* **The task**: Reproduce, word for word, the passage below about GNU support services and bug reports, which comes before the data.

We maintain a list of people who offer support and other consulting services, called the GNU Service Directory. It is in the file `etc/SERVICE' in the GNU Emacs distribution and `SERVICE' in the GCC distribution. Contact us if you would like a printed copy or wish to be listed in it.

If you find a deficiency in any GNU software, we want to know. We have many Internet mailing lists for announcements, bug reports, and questions. They are also gatewayed into USENET news as the gnu.* newsgroups.

If you have no Internet access, you can get mail and USENET news via UUCP. Contact a local UUCP site, or a commercial UUCP site such as:

Anterior Technology,
P.O. Box 1206,
Menlo Park, CA  94026-1206
USA
Phone: (415) 328-5615 or FAX: (415) 322-1753
E-mail: info@fernwood.mpk.ca.us

UUNET Communications Services,
3110 Fairview Park Drive - Suite 570,
Falls Church, VA  22042
USA
Phone: (703) 876-5050
E-mail: info@ftp.uu.net

When we receive a bug report, we usually try to fix the problem. While our bug fixes may seem like individual assistance, they are not. Our task is so large that we must focus on that which helps the community as a whole, such as developing and maintaining software and documentation. We do not have the resources to help individuals. If your bug report does not evoke a solution from us, you may still get one from the many other users who read our bug report mailing lists. Otherwise, use the Service Directory.

So, please do not ask us to help you install the software or figure out how to use it--but do tell us how an installation script does not work or where the documentation is unclear.

GNUs Flashes

A Small Way to Help Free Software

If you find that GNU software has been helpful to you, and in particular if you have benefited from having sources freely available, please help support the spread of free software by telling others. For example, you might say in published papers and internal project reports:

"We were able to modify the fubar utility to serve our particular needs because it is free software. As a result, we were able to finish the XYZ project six months earlier."

* **Recorded data**:
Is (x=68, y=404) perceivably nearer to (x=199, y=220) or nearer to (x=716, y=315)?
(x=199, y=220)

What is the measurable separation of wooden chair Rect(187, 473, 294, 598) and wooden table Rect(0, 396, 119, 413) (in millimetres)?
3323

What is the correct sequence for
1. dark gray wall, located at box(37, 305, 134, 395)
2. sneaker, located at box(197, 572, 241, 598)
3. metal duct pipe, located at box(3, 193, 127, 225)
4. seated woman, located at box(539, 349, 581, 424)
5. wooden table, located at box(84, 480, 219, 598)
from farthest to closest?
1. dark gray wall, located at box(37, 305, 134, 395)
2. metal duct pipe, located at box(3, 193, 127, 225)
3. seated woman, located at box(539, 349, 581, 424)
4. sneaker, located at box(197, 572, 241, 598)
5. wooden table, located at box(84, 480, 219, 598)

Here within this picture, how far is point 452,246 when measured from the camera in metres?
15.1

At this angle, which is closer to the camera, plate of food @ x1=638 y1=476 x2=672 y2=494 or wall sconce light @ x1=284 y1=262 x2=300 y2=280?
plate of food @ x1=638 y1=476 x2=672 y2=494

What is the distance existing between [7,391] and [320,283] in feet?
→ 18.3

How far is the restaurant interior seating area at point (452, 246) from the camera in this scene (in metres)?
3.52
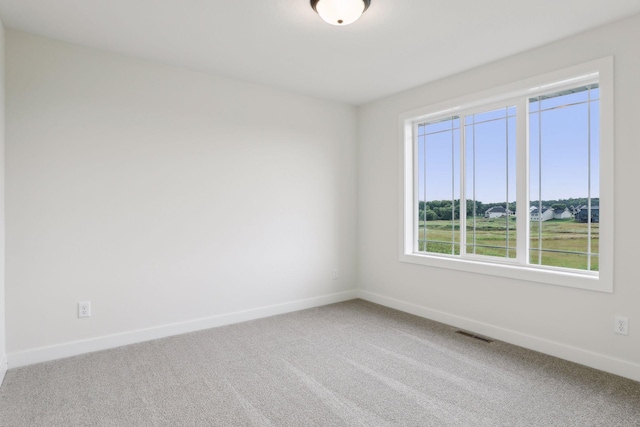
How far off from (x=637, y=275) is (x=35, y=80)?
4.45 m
--
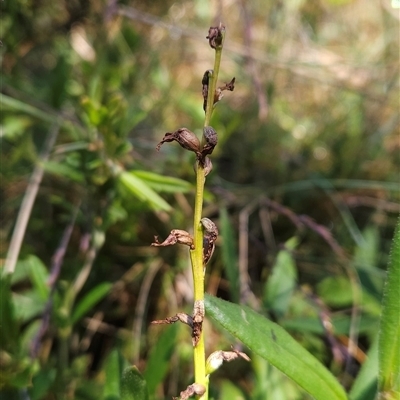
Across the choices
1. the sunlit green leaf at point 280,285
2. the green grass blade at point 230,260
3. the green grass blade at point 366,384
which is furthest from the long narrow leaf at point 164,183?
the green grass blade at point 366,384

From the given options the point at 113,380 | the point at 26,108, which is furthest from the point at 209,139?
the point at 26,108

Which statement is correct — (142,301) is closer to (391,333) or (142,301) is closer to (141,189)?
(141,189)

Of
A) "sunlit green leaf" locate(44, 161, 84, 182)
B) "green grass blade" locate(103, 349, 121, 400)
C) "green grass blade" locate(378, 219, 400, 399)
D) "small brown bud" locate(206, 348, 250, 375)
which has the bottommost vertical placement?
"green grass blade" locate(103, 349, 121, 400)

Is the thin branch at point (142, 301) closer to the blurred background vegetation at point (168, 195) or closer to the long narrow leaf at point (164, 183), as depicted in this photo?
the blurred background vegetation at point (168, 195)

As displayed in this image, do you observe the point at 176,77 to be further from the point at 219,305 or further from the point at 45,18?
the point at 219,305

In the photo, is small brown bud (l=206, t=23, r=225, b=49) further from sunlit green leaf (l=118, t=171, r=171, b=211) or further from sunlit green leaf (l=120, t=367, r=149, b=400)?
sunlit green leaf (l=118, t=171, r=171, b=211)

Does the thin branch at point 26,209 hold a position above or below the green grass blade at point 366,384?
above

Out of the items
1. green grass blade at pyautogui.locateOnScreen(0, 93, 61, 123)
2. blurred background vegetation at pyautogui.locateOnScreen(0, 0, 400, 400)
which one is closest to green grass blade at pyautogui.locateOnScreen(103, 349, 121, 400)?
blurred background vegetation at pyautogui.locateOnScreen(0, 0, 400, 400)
---
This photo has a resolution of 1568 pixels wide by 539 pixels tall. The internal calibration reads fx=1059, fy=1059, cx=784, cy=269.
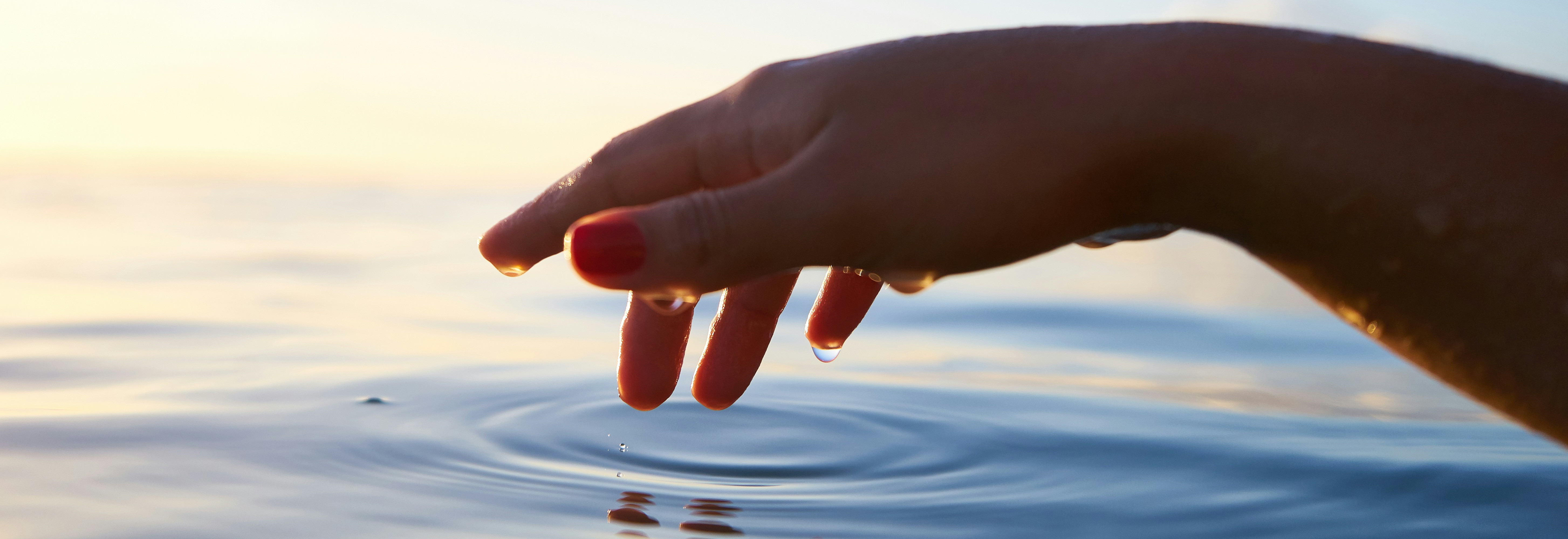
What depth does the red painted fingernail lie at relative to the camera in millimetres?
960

* **Written answer**:
We maintain a list of people who offer support and other consulting services, called the GNU Service Directory. It is in the file `etc/SERVICE' in the GNU Emacs distribution and `SERVICE' in the GCC distribution. Contact us if you would like a printed copy or wish to be listed in it.

If you find a deficiency in any GNU software, we want to know. We have many Internet mailing lists for announcements, bug reports, and questions. They are also gatewayed into USENET news as the gnu.* newsgroups.

If you have no Internet access, you can get mail and USENET news via UUCP. Contact a local UUCP site, or a commercial UUCP site such as:

Anterior Technology,
P.O. Box 1206,
Menlo Park, CA  94026-1206
USA
Phone: (415) 328-5615 or FAX: (415) 322-1753
E-mail: info@fernwood.mpk.ca.us

UUNET Communications Services,
3110 Fairview Park Drive - Suite 570,
Falls Church, VA  22042
USA
Phone: (703) 876-5050
E-mail: info@ftp.uu.net

When we receive a bug report, we usually try to fix the problem. While our bug fixes may seem like individual assistance, they are not. Our task is so large that we must focus on that which helps the community as a whole, such as developing and maintaining software and documentation. We do not have the resources to help individuals. If your bug report does not evoke a solution from us, you may still get one from the many other users who read our bug report mailing lists. Otherwise, use the Service Directory.

So, please do not ask us to help you install the software or figure out how to use it--but do tell us how an installation script does not work or where the documentation is unclear.

GNUs Flashes

A Small Way to Help Free Software

If you find that GNU software has been helpful to you, and in particular if you have benefited from having sources freely available, please help support the spread of free software by telling others. For example, you might say in published papers and internal project reports:

"We were able to modify the fubar utility to serve our particular needs because it is free software. As a result, we were able to finish the XYZ project six months earlier."